▶ **Text**:
——————————

Wednesday, February 22, 2012

Taking Lent Seriously


        Here we are again at the beginning of the great season of Lent, the yearly preparation for the magnificent feast of Easter, which this year comes on April 8.  This is the time of our year when we remember our sins, look for forgiveness and think for a while about what it means to live as Christians.

I have always been sensitive to the profound criticism of Christianity that it has created more carnage than it has prevented.  This is certainly true if you look at the trail that the faith blazed through the world after Constantine legitimized it in 325.  The cross went before the armies after that.  Papal sponsored crusades littered Jerusalem with Muslim bodies and many, many Christian martyrs were burned or beheaded because of their beliefs that somehow conflicted with the ruling monarch under whom they lived.   I think of William Tyndale who only wanted to translate the bible into a language that the people could understand, who was burned for his efforts. I don’t know what to do with all of the instances of chaos caused by religion, not the faith, except to acknowledge them and realize that keeping the peace on this earth is up to each of us, even in the face of rejection by the community in which we live.

Our political discussion about faith these days it seems to me is more about morals and accusations than it is about faith itself.   This latest brouhaha about contraception is an excellent example.   The bishops of the Roman Catholic church claim that the national health care program requiring contraception to be provided by the insurance companies representing faith organizations is evidence that the President is not operating as a faithful person.   I am generally appalled at the statements of these bishops and our political leaders who claim to be faithful people, but show in their politics and in their lives that they are anything but.   The Rev. Franklin Graham stated recently that he “isn’t sure” whether or not President Obama is or is not a Muslim.  That  has been refuted numbers of times, but it still comes up in this strange way in our political conversation.   Our presidents for quite some time now have always ended their addresses to the country with a strong “God bless the United States of America.”  Certainly that is a confession of faith, but it isn’t one that rings true to those who oppose our presidents politically.

I would love to see more faith oriented discussion in our political concourse.  If we had it, we would have more dialogue about our responsibility for the poor and the outcast among us.  We would spend much more time talking about those in terrible need and much less time worrying about how the rich get richer.  It really wouldn’t be hard to do this.  It would, of course, mean disappointing the “K” street lobbyists, and leaving behind some massive political contributions, but it would certainly be better for the country and for all of those who have been left behind in our economic woes of recent times.

It isn’t all misery either in our religion.  Christianity has been remarkably instrumental in creating many charities that take Jesus’ words seriously about taking care of the poor and the outcast.  Across denominational lines, wonderful things are being done to help people in dire need cope with the distress that has been produced in their lives.  I am in awe of the reading programs, the food distribution sites, the housing that has been created to care for the homeless.  All of this is generally done without requiring professions of faith as a cost to it.  It is done only because of the deep need that is evident in our communities.  More of this is what we all need, and more involvement by each of us in the work that so urgently needs to be done.

——————————

▶ **Provided information**:
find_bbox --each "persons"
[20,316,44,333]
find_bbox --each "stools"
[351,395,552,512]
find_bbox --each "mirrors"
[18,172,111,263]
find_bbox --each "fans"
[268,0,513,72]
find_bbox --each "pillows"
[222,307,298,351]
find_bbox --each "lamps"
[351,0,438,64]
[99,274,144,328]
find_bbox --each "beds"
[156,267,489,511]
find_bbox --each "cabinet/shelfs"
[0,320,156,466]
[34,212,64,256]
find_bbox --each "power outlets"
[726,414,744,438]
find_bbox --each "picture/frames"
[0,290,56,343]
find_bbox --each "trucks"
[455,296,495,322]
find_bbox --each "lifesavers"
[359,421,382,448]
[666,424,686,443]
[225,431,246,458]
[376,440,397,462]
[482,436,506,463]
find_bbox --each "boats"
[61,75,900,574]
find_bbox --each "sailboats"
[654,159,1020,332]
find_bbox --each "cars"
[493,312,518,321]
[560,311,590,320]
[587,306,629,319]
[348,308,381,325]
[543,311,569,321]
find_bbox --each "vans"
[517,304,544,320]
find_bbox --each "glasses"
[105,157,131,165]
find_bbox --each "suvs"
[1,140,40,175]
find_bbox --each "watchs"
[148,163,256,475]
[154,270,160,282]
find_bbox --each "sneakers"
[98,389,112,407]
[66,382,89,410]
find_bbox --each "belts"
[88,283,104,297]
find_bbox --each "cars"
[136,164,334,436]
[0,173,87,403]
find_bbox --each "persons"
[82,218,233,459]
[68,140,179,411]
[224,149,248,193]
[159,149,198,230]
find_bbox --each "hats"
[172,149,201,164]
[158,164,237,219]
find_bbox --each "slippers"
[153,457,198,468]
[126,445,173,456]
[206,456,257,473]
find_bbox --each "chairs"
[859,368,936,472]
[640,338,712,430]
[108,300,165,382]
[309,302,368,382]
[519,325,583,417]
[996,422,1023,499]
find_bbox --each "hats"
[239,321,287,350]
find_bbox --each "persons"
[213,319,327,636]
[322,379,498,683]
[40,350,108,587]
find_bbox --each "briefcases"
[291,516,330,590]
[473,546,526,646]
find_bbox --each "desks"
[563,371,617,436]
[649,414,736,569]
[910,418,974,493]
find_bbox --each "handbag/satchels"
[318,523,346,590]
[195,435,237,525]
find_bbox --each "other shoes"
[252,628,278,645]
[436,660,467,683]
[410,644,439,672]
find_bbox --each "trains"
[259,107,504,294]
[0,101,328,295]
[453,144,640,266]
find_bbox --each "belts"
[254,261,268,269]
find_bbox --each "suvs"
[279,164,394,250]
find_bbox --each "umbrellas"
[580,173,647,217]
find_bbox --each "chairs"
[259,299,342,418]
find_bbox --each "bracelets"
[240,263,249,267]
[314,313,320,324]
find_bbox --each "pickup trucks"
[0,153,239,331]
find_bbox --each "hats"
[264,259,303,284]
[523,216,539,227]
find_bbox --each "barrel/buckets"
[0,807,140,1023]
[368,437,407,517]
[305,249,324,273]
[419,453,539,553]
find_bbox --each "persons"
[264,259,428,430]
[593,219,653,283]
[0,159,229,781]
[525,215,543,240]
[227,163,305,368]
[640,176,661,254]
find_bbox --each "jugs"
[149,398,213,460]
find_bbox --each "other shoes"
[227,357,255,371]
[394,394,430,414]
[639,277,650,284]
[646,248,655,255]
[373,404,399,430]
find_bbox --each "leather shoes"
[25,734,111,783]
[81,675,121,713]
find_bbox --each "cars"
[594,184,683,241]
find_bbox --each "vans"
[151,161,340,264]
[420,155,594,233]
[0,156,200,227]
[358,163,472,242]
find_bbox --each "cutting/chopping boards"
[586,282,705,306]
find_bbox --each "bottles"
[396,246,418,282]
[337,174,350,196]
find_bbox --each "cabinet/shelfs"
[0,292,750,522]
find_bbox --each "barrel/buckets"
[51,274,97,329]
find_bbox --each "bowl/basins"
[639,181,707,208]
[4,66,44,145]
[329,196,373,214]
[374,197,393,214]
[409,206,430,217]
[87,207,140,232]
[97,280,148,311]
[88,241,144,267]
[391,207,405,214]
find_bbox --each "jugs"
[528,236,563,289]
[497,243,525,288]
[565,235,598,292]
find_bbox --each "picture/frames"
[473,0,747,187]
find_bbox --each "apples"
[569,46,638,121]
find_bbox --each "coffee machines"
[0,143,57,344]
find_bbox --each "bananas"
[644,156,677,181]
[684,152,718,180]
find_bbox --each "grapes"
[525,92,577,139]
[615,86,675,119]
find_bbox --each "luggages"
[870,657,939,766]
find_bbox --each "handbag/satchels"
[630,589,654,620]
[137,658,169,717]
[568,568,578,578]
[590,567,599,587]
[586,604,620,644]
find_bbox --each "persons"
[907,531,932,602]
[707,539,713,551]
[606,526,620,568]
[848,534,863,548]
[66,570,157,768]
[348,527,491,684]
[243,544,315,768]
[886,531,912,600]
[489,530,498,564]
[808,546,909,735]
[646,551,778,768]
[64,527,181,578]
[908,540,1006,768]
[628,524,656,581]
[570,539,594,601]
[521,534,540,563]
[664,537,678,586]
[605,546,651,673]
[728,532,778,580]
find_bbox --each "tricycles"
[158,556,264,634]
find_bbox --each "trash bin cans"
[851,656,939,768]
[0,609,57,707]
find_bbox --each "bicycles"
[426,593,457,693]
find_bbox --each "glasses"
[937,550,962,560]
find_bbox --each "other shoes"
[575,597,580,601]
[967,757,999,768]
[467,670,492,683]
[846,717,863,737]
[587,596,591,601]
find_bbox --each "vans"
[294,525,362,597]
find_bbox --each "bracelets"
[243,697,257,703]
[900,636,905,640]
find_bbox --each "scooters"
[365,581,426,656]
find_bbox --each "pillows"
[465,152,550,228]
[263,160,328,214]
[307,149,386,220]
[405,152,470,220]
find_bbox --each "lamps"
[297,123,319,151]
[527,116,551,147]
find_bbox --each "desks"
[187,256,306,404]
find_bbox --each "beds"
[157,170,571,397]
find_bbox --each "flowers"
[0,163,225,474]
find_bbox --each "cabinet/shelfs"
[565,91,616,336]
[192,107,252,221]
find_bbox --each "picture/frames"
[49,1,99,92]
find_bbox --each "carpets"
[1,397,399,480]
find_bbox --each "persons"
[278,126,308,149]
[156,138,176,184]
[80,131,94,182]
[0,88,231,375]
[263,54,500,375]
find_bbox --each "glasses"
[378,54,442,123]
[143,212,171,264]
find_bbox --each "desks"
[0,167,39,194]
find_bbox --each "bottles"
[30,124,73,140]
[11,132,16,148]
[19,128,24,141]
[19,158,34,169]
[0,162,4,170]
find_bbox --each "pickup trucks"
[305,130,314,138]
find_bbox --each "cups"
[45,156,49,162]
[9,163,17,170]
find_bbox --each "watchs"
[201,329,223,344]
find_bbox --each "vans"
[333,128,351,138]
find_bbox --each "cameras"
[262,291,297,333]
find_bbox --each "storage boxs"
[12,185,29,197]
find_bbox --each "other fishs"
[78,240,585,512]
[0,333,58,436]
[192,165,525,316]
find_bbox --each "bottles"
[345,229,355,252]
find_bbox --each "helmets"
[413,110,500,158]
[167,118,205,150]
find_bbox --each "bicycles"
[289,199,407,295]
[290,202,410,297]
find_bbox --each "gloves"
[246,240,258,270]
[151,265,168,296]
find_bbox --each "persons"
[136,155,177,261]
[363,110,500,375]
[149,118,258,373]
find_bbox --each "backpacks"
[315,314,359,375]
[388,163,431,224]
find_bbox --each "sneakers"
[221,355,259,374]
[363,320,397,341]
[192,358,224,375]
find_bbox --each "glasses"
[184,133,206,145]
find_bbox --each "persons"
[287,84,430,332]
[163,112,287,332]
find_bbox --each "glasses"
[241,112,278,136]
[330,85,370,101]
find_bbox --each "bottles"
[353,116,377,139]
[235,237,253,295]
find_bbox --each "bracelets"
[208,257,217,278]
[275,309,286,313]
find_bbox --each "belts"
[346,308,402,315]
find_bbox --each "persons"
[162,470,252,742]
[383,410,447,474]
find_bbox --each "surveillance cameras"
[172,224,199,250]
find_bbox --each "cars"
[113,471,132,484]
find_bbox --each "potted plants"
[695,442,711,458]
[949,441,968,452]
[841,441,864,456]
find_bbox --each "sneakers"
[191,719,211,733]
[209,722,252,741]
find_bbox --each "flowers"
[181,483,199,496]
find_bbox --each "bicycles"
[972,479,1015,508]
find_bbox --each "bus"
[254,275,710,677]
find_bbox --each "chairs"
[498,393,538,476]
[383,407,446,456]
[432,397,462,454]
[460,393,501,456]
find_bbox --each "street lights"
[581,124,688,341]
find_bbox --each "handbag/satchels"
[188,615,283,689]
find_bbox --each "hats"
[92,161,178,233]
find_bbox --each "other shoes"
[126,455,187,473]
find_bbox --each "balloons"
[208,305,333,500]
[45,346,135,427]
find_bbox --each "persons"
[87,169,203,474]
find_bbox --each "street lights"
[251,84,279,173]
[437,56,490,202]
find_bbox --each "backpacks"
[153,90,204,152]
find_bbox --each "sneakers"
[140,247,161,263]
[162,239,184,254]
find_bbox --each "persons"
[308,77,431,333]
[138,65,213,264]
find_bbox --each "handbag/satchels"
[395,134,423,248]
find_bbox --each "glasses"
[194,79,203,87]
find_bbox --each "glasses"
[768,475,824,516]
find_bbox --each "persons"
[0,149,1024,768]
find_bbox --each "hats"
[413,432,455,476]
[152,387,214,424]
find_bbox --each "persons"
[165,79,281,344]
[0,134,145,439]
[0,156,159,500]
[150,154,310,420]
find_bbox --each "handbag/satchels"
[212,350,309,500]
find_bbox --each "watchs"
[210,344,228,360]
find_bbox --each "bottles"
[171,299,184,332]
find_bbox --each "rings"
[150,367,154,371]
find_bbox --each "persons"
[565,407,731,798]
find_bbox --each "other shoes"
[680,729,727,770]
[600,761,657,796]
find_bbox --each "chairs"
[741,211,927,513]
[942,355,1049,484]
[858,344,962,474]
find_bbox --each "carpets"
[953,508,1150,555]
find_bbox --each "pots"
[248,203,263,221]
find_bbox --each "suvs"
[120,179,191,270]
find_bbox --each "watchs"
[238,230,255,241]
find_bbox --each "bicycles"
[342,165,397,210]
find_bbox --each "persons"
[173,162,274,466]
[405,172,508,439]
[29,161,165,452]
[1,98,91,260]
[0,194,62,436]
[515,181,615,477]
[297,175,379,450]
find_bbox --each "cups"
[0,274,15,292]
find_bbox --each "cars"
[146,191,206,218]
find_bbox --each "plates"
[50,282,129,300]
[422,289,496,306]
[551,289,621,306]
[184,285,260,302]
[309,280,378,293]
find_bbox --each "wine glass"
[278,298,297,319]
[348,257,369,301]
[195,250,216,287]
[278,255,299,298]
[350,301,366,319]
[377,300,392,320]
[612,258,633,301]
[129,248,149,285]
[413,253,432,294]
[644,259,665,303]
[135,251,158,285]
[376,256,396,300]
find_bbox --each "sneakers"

——————————

▶ **Problem set**:
- 1) Which people does the Lent post mention by name? List every one.
- 2) Answer these from the Lent post:
(a) On what date does Easter fall this year?
(b) In what year did Constantine legitimize the faith?
(c) What did William Tyndale want to do?
- 3) Copy the passage of the Lent post that begins at the words "Taking Lent Seriously" and stops after "live as Christians.".
Answer using only the Lent post.

▶ **Response list**:
- 1) Constantine, William Tyndale, Franklin Graham, President Obama, Jesus

- 2)
(a) April 8
(b) 325
(c) Translate the bible into a language that the people could understand

- 3)
Taking Lent Seriously


        Here we are again at the beginning of the great season of Lent, the yearly preparation for the magnificent feast of Easter, which this year comes on April 8.  This is the time of our year when we remember our sins, look for forgiveness and think for a while about what it means to live as Christians.